Wydown Bike Lane
Wydown’s new dedicated bike lane as seen from just east of Big Bend.

With its wide shoulders and little traffic, Wydown Blvd has always been a favorite route with area cyclists. Up until recently, the road has been marked with a 7-ft parking lane and a wide 15-ft driving lane that made sharing the road easy for cyclists and drivers, alike.

As of just recently, Wydown now has a dedicated bike lane. A few weeks ago, Wydown Blvd was resurfaced and crews have just gotten around to laying down the paint. The driving lane has been narrowed and the bike lane inserted in the space created between the driving lane and the parking lane. Cyclists now have another 1.6 miles of pavement to call their own.


Yes, the Wydown bike lane has a bit of history. In fact, this is not the first time Wydown has sported a dedicated bike lane. Prior to the spring of 1995, Wydown had a 4-ft bike lane along the curb. The remaining 20-ft of roadway width in each direction, though not marked as such, was frequently used as a two lane road. It’s reported that drivers frequently parked on the street in the bike lane.

In March 1995, officials proposed a set of options to fix the marginally dangerous situation that existed on Wydown.

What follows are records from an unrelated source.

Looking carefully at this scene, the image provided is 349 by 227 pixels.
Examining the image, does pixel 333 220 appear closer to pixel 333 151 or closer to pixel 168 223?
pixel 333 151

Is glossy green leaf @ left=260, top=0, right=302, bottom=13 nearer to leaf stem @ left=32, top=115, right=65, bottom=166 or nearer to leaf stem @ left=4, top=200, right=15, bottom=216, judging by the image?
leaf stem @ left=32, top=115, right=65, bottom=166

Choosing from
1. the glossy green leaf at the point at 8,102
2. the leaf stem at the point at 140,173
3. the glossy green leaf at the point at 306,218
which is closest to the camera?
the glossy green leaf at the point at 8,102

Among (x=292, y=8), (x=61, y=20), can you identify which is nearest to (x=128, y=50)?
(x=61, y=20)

They were:

  • Keeping Wydown as is.
  • Make Wydown a two-lane road in both directions.
  • Designate one traffic lane, one parking lane along the curb, and a four to five foot bike lane between them.
The proposals sparked quite a bit of commentary. Nobody, it seems, liked the idea of making Wydown a 4-lane road. Some people railed against the bike lane, too. From a Post-Dispatch article on 3/20/1995:

“Wydown is a boulevard, not a bike path,” said Sheldon Stock, who lives on Wydown. “The key issue on the bike situation is to protect the kids going to and from school. I’m not interested in us becoming another Katy Trail where we invite all the people from Forest Park to start using Wydown as an alternative recreational source every Saturday and Sunday.”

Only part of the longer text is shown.